- Instructions to follow -
Rewrite the data below, swapping "nearest" for "closest" everywhere and keeping everything else the same. Leave the pictures out of your answer.

- Input rows -
┌──

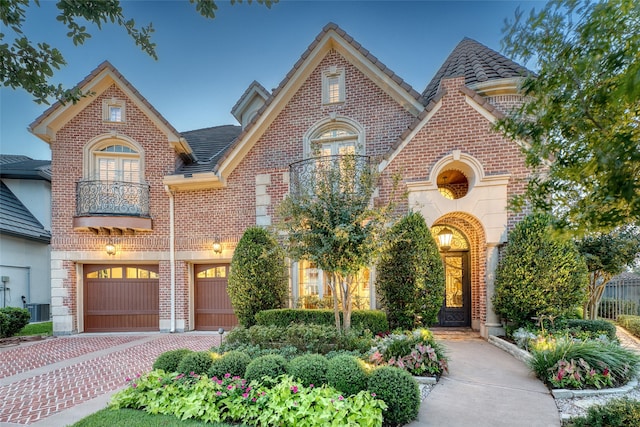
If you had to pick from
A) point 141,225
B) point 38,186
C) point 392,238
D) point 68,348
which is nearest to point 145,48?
point 392,238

└──

- Written reply -
If you had to pick from
A) point 141,225
B) point 38,186
C) point 392,238
D) point 68,348
which is closest to point 145,48?
point 392,238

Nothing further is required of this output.